Jeudi 12 février 2026 à 18h30
Dévoiler la maladie
L’essayiste Susan Sontag écrivait en 1978 que l’expérience intime de la maladie nous rappelle brutalement que nous ne sommes qu’un corps. Qu’est-ce qui provoque ce malaise face aux poses de pin-up adoptées par Hannah Wilke, affaiblie par le cancer ? Face à la sidération, la chorégraphe Anna Halprin choisit de se réapproprier son corps et collabore avec des personnes atteintes de cancer ou du sida. Proche de la chorégraphe californienne, Alain Buffard, qui a participé à ses ateliers de danse-thérapie, reconstruit un corps hors norme, enrichi de prothèses. Aujourd’hui, Sabrina Röthlisberger transforme le crochet en un acte de résilience tandis que Benoît Piéron questionne l’idée de normalité et tente de forger des discours alternatifs sur la maladie.

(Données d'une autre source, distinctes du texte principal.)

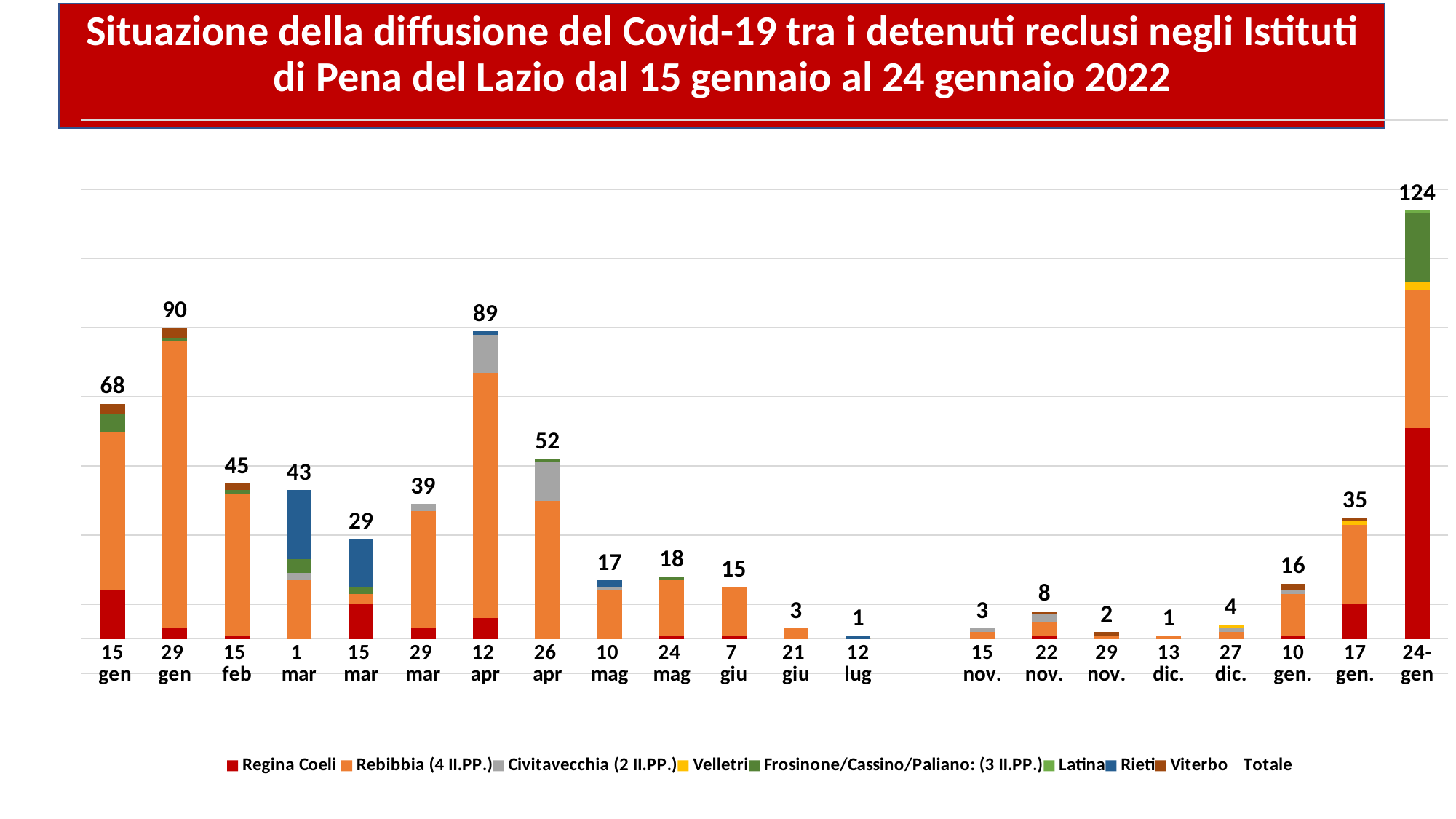
What is the total value shown for 29 gen? 90 Which date has the highest total? 24-gen How many entries does the legend list? 9 Which has a larger total, 17 gen. or 10 gen.? 17 gen. What is the total value shown for 12 apr? 89 What is the difference between the totals for 24-gen and 29 gen? 34 What is the total value shown for 24-gen? 124 Which has a larger total, 15 feb or 1 mar? 15 feb Which colour represents Regina Coeli in the legend? Red What kind of chart is shown? Stacked bar chart What is the total value shown for 22 nov.? 8 How many dates are shown on the x axis? 21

Jeudi 12 mars 2026 à 18h30
Réseaux sociaux, exhibition et surveillance
La téléréalité et les réseaux sociaux ont redéfini les limites entre sphère publique et vie privée. Émilie Brout & Maxime Marion explorent cette porosité à travers une autofiction où ils se mettent en scène en tant que couple dans un quotidien idéalisé et « instagrammable ». La culture numérique transforme nos vies en spectacle permanent. En 2012, Ai Weiwei installe des caméras chez lui à Pékin, prenant le contre-pied de la surveillance dont il est victime. Si Internet se présente comme un espace de liberté, quelles traces laissons-nous à notre insu ? L’ADN constitue l’information biologique la plus intime que nous possédions. Pourtant, beaucoup n’hésitent pas à envoyer des échantillons pour des recherches généalogiques… Un matériau que la biohackeuse Heather Dewey-Hagborg utilise pour reconstituer les portraits-robots des donneur·euses.